▸ **QUOTED PASSAGE**:
════════

Apparently, during the Protestant Reformation period Christmas was virtually banned in Scotland as it was viewed as a Roman Catholic celebration. Somewhere along the line New Year became the time for having the day off work and celebrating, but the festivities were frowned upon by the Church and often forced underground. In modern times, Hogmanay celebrations are seen as a huge part of Scottish culture and have spread throughout the world.

A traditional Hogmanay delicacy is the black bun, a rich fruit cake with a thick pasty crust. I have read somewhere that originally it was a lump of coal, good job times have changed. Traditionally, it was carried by the first person to enter the house after midnight and symbolised good luck and prosperity. Ideally the "first- footer" would be a tall, dark (and handsome maybe?!) man.

════════

▸ **SET EXERCISE 1**:
List every holiday or celebration that the passage on Hogmanay names.
▸ **SET EXERCISE 2**:
Pick up the passage on Hogmanay after its final sentence and extend it.
The data that follow come from a separate source and are unrelated to the passage on Hogmanay.

▸ **COLLECTED DATA**:
════════

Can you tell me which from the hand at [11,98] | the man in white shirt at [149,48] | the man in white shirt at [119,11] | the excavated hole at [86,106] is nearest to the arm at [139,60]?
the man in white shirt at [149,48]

════════

▸ **WRITTEN RESPONSE 1**:
Christmas, New Year, Hogmanay

▸ **WRITTEN RESPONSE 2**:
We are not in Scotland yet but with the move just a few short weeks away celebrations will involve a Scottish-themed dinner including haggis (lemon sole for me), rumpledethumps and Tipsy Laird (Scottish trifle).

Time to go and prepare, I have a haggis to handle, trifle sponges to soak and a tall, dark man on his way bringing a cake (chance would be a fine thing).

Sunday, December 30, 2012

Recipe - Dark Chocolate Chip Scones with Orange Mascarpone

As promised, the recipe for my Boxing Day hit.

Dark Chocolate Chip Scones with Orange Mascarpone Cream

Ingredients (makes approximately 6 scones)


250g of self-raising flour (gluten-free could be used if required)
55g of butter
30g of caster sugar
70g dark chocolate chips
125ml of milk
1 beaten egg for glazing

Orange Mascarpone Cream

1 small orange - freshly squeezed juice and rind
200g mascarpone cream
Approximately 1 tablespoon of icing sugar


Pre-heat the oven to 180C.

In a large mixing bowl rub the softened butter into the flour and sugar using your fingertips until it has a fine breadcrumby texture.

Stir in the chocolate chips and gradually add the milk until it forms a soft dough.

On a lightly flour dusted surface turn out the dough and pat out until approximately 2.5cm or more in height.

Cut using a pastry cutter (be quick when cutting, do not twist).

Pop the scones on to a baking tray, with a few centimetres between each one as they will expand.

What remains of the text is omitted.